== Problem details ==
Scan the records below and report how many lines include the string "States"; the number alone will do.

Stored data
┄┄┄┄┄┄┄┄┄┄┄┄┄┄┄┄┄┄┄┄
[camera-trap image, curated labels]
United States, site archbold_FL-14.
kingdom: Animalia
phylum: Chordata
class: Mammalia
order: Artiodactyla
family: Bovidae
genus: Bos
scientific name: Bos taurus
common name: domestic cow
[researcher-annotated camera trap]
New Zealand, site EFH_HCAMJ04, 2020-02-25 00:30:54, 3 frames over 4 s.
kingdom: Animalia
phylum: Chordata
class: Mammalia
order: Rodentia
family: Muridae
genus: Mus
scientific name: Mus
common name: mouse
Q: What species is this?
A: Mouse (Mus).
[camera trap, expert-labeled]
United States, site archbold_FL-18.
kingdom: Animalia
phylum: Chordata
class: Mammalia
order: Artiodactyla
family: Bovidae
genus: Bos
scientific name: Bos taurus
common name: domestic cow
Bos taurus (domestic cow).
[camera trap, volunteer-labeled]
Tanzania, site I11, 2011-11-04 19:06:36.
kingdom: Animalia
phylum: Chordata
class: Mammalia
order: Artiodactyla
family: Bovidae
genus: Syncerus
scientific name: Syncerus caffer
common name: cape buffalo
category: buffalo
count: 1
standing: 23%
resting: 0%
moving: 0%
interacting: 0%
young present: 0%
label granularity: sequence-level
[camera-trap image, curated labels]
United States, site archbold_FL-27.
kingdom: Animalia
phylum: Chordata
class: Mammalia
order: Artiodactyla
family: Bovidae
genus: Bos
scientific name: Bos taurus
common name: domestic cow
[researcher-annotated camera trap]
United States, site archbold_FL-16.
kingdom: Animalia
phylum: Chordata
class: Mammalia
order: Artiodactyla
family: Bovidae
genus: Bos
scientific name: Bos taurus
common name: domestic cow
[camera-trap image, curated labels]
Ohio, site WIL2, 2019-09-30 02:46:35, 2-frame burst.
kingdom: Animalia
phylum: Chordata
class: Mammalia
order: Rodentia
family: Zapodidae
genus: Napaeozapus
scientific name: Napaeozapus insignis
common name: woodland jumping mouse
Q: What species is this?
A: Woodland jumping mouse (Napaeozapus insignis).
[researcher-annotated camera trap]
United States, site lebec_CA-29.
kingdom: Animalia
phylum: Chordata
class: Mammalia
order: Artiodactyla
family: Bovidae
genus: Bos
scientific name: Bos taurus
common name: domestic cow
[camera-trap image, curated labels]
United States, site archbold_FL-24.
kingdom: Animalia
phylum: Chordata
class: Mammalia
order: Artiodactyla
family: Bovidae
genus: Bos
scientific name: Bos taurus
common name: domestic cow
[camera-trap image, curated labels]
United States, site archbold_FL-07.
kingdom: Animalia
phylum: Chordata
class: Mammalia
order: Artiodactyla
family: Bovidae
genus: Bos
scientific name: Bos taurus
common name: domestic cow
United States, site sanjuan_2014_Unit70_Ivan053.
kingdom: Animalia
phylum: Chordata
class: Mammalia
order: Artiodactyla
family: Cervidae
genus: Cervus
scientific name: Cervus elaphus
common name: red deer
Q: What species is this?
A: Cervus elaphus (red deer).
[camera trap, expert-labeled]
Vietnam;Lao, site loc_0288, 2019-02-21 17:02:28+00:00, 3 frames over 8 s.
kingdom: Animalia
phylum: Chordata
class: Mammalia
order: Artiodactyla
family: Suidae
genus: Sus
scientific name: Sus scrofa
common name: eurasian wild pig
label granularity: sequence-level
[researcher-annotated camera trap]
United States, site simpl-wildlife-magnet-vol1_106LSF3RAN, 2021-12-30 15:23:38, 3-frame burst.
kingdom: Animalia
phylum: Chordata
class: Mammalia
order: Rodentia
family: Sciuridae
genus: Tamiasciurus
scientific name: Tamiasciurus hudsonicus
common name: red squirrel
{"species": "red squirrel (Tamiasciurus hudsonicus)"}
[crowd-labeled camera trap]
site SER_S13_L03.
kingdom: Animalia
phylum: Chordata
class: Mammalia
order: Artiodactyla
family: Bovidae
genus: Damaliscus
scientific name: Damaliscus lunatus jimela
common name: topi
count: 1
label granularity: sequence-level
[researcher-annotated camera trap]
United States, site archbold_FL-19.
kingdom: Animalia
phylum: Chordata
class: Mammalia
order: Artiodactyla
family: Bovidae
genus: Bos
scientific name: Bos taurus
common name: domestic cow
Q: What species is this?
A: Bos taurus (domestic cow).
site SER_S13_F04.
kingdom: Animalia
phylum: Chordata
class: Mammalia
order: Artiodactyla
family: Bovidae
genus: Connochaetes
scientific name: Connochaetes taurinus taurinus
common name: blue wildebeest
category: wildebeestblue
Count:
┄┄┄┄┄┄┄┄┄┄┄┄┄┄┄┄┄┄┄┄
== Exercise output ==
10